In the event of a loss of power or a motor failure, an operator can actuate the operable ramp 100 manually. To do so, the operator inserts a crank through the access hole 120 into the keyway 218 and rotates the crank in a first direction to move the operable ramp 100 toward the deployed position, and in a second direction to move the operable ramp toward the stowed position. It will be appreciated that a number of variations to the illustrated manual deploy mechanism can be incorporated. In this respect, the size, position, and configurations of mechanisms that transfer a manual input into rotation of the supports can vary, and such variations should be considered within the scope of the present disclosure.

Referring to FIGS. 8 and 11, the operable ramp 100 includes a closeout assembly 130 that acts as a riser when the operable ramp is in the stowed position (FIG. 8) and folds under the ramp panel 110 as the operable ramp moves to the deployed position (FIG. 11). The closeout assembly 130 includes a flat panel 132 rotatably coupled at a first end to the ramp panel 110 about an axis 266. A cam follower 134 is coupled to a second end of the flat panel 132 about axis 268 such that axis 268 is parallel to axis 266. The cam follower 134 engages a slot 104 formed in frame 102. In the stowed position, axis 266 and the engagement of the cam follower 134 with the slot 104 positions the panel 132 in a vertical orientation that extends from the upper surface of the operable ramp 100 to the lower first surface 62, thereby forming a riser to the step formed by the operable ramp.

Referring now to FIGS. 7-11, deployment of the operable ramp 100 will be described. FIGS. 7 and 8 show the operable ramp 100 in the stowed position. When so positioned, the ramp panel 110 is rotatably supported at the inner end 112 by the frame 102. The outer end 114 of the ramp panel 110 is supported by the engagement of the cam followers 152 with the bearing surface 122 located on the lower side of the ramp panel 110. Thus, the frame 102 and the cam followers 152 support the ramp panel 110 in a generally horizontal position.

As best shown in FIG. 8, when the operable ramp 100 is in the stowed position, the centerline 270 of the cam followers 152 is located to the outward side of the axis 264 of rotation of the supports 150, i.e., to the left as shown in FIG. 8. As a result, the ramp panel 110 applies a downward force on the cam followers 152 that tends to rotate the supports 150 in the counterclockwise direction as viewed in FIG. 8. At the same time, the cam followers 152 are engaged with the bearing stops 124, which prevents rotation of the supports 150 in the counterclockwise direction. In the event of a power disruption or drive assembly 200 failure, the bearing stops 124 maintain the position of the cam followers 152 and, therefore, the ramp panel 110.
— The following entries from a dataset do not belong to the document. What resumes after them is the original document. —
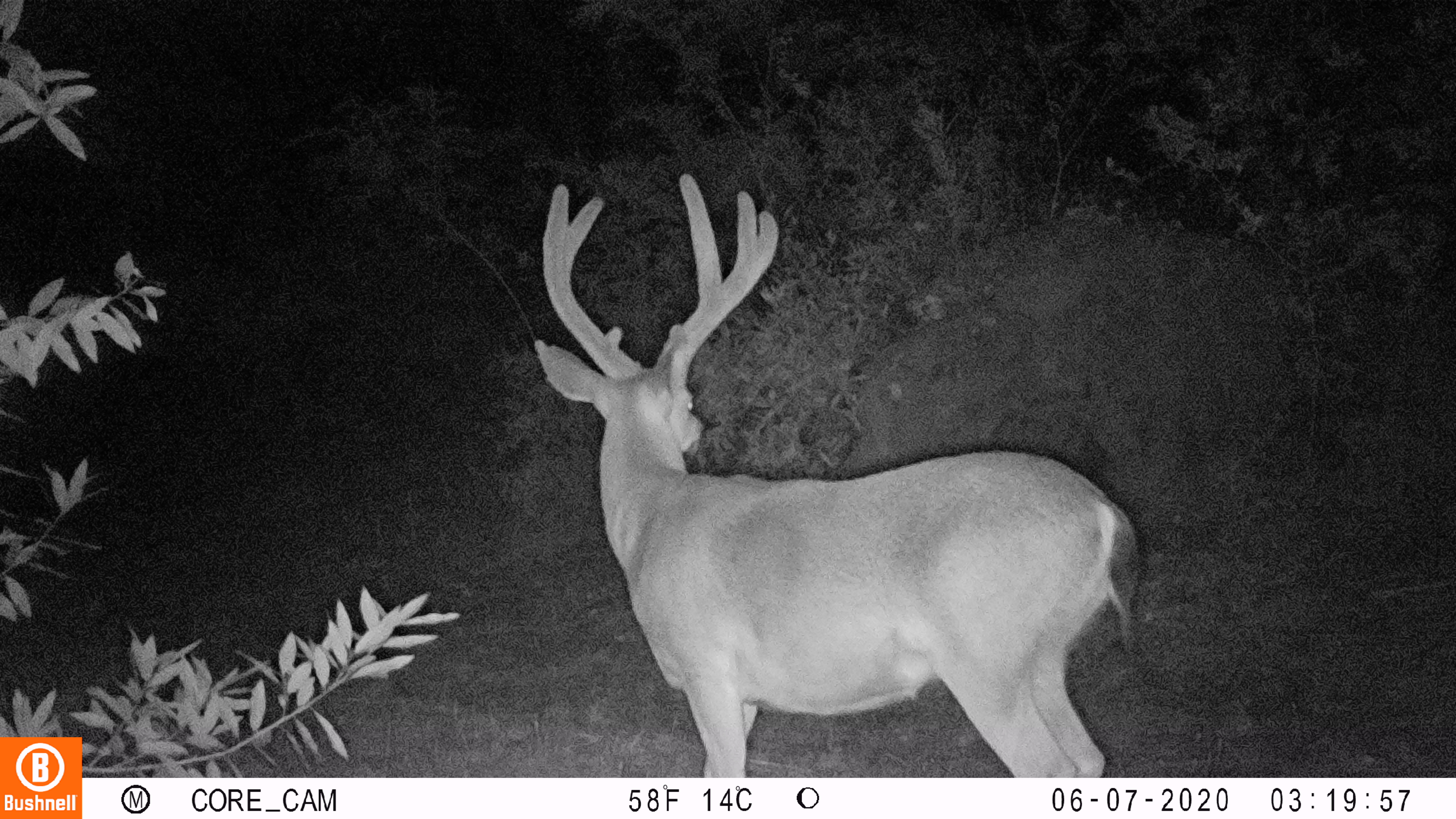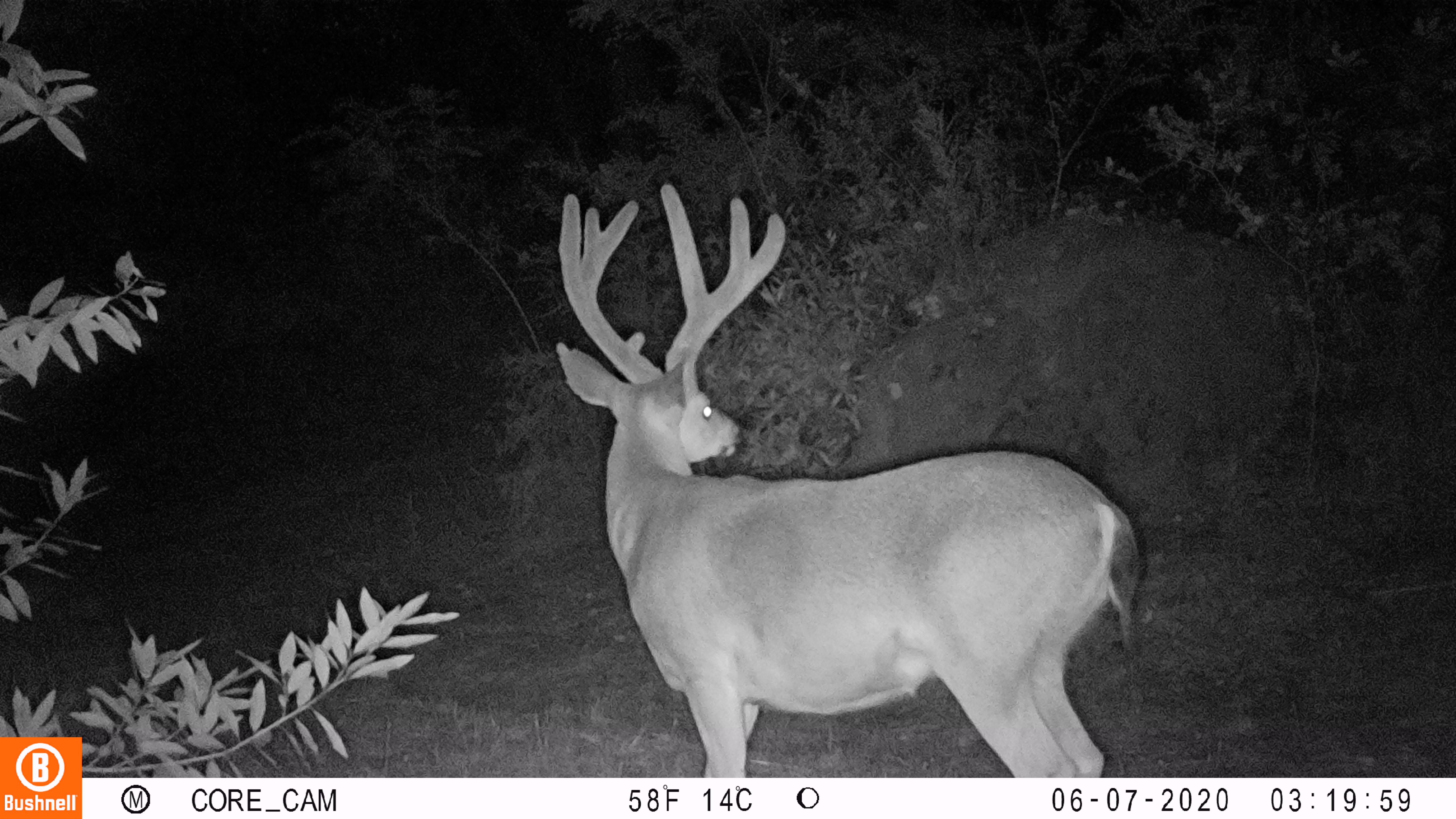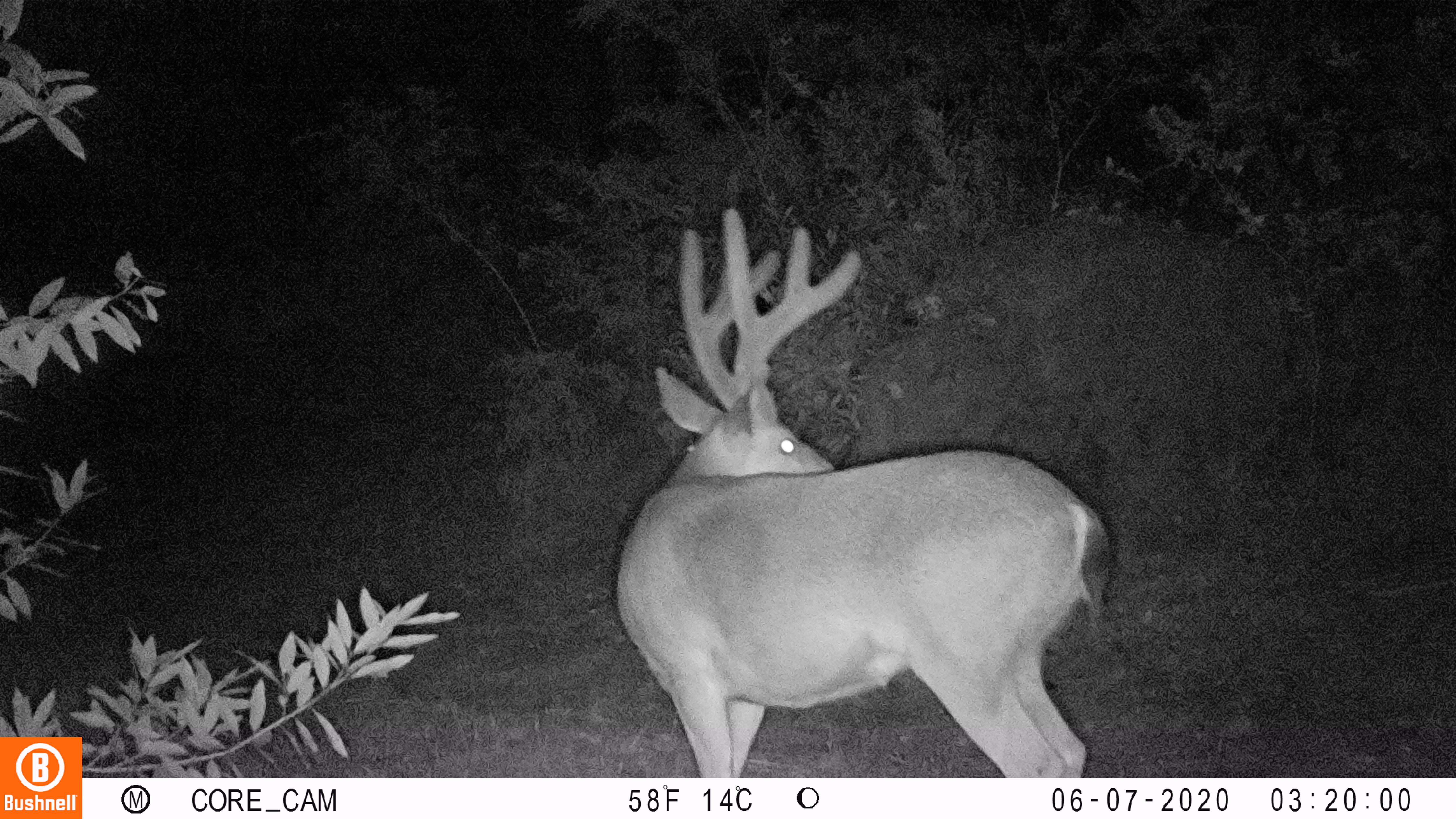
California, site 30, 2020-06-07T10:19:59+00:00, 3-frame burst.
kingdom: Animalia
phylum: Chordata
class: Mammalia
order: Artiodactyla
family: Cervidae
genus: Odocoileus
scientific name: Odocoileus hemionus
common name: mule deer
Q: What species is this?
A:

To deploy the operable ramp, the drive assembly rotates the supports 150 in a clockwise direction, as viewed in FIG. 8. The rotation of the supports 150 move the cam followers along an arcuate path until the operable ramp 100 reaches the neutral position shown in FIG. 9. When the operable ramp 100 is in the neutral position, the centerline 270 of the cam followers 152 is positioned directly above the axis 264 of rotation of the supports 150. As a result, the weight of the ramp panel 110 does not tend to rotate the supports in either direction.

The supports 150 continue to rotate in the clockwise direction (as viewed in FIGS. 7-11) from the neutral position, which continues to move the cam followers 152 along an arcuate path. This movement lowers the height of the cam followers 152 and, therefore, the outer end 114 of the ramp panel 110, which is supported by the cam followers. Rotation of the supports 150 continues until the operable ramp 100 reaches the deployed position of FIGS. 10 and 11. In the illustrated embodiment, the cam followers 152 maintain contact with the bearing surface 122 when the operable ramp 100 is in the deployed position, however alternate embodiments are contemplated wherein the cam followers 152 disengage from the bearing surface during deployment, and the outer end 114 of the ramp panel 110 is supported by the frame 102, the lower first surface 62 or other suitable structure.

Movement of the ramp panel 110 during deployment folds the closeout assembly 130 under the ramp panel. As the operable ramp 100 moves from the stowed position to the deployed position, axis 266 moves in a downward direction with the ramp panel 110. The position of the second end of the flat panel 132 is controlled by the cam follower 134, which moves along the slot 104 in an inward direction. As a result, the closeout assembly 130, which acts as a riser in the stowed position, folds underneath the ramp panel 110, out of the way of the transition surface provided by the deployed operable ramp 100.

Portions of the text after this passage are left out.